> **Exercise brief**:
Print the records word for word, from the start through the line containing "Hospital Zip Code", including that line.

> **Input records**:
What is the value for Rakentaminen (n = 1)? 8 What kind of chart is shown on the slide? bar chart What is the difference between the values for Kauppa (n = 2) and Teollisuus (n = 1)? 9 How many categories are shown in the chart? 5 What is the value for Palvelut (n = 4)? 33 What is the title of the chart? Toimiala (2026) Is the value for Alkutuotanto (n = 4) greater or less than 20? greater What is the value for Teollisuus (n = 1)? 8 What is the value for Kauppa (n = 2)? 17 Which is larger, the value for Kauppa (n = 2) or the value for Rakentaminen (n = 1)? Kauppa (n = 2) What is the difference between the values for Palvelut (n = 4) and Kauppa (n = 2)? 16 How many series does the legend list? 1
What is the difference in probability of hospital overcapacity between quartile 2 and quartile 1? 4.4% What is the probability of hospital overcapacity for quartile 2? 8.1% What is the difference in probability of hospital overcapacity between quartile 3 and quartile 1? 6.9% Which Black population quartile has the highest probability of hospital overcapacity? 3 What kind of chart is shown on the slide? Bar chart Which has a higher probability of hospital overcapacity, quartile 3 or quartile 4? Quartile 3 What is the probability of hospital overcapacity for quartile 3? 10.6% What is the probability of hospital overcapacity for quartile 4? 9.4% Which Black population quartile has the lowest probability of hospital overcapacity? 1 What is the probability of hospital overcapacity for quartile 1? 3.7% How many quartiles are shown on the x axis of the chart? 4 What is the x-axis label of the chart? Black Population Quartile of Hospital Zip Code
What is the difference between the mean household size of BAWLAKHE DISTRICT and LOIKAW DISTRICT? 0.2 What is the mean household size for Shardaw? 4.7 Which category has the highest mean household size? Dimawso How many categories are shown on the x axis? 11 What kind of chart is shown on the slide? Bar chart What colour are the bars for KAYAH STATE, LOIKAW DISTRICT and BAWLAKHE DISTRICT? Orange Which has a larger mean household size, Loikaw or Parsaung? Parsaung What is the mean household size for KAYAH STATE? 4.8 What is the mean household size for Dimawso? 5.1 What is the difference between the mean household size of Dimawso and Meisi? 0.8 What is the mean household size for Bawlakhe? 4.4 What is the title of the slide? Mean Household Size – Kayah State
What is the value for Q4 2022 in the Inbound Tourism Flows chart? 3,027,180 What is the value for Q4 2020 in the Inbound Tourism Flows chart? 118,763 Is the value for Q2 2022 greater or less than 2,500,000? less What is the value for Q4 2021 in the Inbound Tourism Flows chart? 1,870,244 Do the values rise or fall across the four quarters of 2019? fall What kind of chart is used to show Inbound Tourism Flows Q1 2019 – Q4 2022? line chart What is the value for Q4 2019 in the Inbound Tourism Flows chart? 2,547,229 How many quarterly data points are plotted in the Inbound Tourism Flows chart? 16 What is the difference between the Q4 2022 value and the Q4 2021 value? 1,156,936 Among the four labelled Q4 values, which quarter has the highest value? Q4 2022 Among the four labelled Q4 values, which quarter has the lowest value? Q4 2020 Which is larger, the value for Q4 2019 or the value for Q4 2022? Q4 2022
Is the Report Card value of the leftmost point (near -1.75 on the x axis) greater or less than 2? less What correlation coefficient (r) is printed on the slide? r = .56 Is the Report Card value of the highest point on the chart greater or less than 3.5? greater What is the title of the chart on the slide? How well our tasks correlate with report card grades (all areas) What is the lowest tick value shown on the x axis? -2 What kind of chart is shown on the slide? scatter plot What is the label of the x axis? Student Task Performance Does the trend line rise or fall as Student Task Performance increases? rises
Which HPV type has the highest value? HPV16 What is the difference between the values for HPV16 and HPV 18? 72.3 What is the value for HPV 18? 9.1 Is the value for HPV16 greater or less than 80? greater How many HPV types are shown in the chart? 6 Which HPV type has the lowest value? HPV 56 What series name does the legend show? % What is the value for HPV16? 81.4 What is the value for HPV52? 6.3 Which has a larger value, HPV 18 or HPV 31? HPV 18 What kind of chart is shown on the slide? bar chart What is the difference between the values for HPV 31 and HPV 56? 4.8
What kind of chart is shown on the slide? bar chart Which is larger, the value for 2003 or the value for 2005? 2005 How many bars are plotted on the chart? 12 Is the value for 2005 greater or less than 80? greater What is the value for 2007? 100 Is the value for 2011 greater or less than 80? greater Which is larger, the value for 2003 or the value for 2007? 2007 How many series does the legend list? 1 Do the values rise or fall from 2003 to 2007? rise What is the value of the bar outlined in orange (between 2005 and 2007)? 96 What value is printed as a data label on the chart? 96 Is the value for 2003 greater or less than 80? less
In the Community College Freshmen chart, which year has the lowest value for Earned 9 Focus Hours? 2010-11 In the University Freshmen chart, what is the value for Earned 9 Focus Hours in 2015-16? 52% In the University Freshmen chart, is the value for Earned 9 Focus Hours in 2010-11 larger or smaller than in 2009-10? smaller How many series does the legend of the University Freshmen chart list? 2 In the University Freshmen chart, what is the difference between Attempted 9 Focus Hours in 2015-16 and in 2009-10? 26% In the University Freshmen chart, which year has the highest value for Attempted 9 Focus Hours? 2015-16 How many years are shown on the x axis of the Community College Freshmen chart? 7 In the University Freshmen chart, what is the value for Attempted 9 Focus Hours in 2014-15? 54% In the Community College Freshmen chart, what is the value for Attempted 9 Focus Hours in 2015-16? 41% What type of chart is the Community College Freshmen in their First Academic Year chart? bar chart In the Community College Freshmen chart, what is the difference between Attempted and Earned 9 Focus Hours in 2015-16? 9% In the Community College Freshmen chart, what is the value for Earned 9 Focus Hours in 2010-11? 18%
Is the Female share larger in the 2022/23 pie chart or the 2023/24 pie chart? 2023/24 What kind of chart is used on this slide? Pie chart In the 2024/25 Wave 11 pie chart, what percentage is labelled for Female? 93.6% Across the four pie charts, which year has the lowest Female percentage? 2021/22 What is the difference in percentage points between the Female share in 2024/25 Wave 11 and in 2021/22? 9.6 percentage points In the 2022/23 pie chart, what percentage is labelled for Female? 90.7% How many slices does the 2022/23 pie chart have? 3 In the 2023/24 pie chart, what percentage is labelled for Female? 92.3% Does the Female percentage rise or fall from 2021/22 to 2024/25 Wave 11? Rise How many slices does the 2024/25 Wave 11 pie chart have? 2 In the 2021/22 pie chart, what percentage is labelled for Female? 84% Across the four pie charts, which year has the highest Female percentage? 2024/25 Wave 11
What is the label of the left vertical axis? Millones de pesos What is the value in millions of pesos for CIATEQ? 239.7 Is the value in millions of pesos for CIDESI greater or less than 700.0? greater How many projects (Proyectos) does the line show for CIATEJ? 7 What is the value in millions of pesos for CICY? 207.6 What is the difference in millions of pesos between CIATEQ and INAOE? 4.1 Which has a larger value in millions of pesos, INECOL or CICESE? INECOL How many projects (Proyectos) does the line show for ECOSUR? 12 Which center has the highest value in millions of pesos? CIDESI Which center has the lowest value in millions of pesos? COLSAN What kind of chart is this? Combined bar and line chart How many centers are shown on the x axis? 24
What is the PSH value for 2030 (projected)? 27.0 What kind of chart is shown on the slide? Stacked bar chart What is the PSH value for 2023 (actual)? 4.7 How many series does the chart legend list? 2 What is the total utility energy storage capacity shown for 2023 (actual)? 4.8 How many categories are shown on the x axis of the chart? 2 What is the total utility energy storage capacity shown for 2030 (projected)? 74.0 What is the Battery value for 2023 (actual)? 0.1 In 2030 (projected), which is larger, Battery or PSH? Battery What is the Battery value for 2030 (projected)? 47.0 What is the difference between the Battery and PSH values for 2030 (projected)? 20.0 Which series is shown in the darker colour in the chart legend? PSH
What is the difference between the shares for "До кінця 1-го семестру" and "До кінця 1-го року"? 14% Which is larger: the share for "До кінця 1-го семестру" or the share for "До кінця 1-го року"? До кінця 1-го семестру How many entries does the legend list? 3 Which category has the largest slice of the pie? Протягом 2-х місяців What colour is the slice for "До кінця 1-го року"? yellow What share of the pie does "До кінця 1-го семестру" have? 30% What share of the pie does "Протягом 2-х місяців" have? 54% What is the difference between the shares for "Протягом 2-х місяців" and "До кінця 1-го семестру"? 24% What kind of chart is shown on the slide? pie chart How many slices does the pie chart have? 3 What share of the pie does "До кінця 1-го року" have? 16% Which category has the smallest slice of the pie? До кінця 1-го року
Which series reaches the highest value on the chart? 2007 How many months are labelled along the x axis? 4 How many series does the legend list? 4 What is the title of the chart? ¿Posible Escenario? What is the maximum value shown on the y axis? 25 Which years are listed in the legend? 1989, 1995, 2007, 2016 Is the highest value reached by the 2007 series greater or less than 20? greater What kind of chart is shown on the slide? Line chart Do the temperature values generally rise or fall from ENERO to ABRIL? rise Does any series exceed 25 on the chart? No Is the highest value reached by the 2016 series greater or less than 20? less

> **Task solution**:
What is the value for Rakentaminen (n = 1)? 8 What kind of chart is shown on the slide? bar chart What is the difference between the values for Kauppa (n = 2) and Teollisuus (n = 1)? 9 How many categories are shown in the chart? 5 What is the value for Palvelut (n = 4)? 33 What is the title of the chart? Toimiala (2026) Is the value for Alkutuotanto (n = 4) greater or less than 20? greater What is the value for Teollisuus (n = 1)? 8 What is the value for Kauppa (n = 2)? 17 Which is larger, the value for Kauppa (n = 2) or the value for Rakentaminen (n = 1)? Kauppa (n = 2) What is the difference between the values for Palvelut (n = 4) and Kauppa (n = 2)? 16 How many series does the legend list? 1
What is the difference in probability of hospital overcapacity between quartile 2 and quartile 1? 4.4% What is the probability of hospital overcapacity for quartile 2? 8.1% What is the difference in probability of hospital overcapacity between quartile 3 and quartile 1? 6.9% Which Black population quartile has the highest probability of hospital overcapacity? 3 What kind of chart is shown on the slide? Bar chart Which has a higher probability of hospital overcapacity, quartile 3 or quartile 4? Quartile 3 What is the probability of hospital overcapacity for quartile 3? 10.6% What is the probability of hospital overcapacity for quartile 4? 9.4% Which Black population quartile has the lowest probability of hospital overcapacity? 1 What is the probability of hospital overcapacity for quartile 1? 3.7% How many quartiles are shown on the x axis of the chart? 4 What is the x-axis label of the chart? Black Population Quartile of Hospital Zip Code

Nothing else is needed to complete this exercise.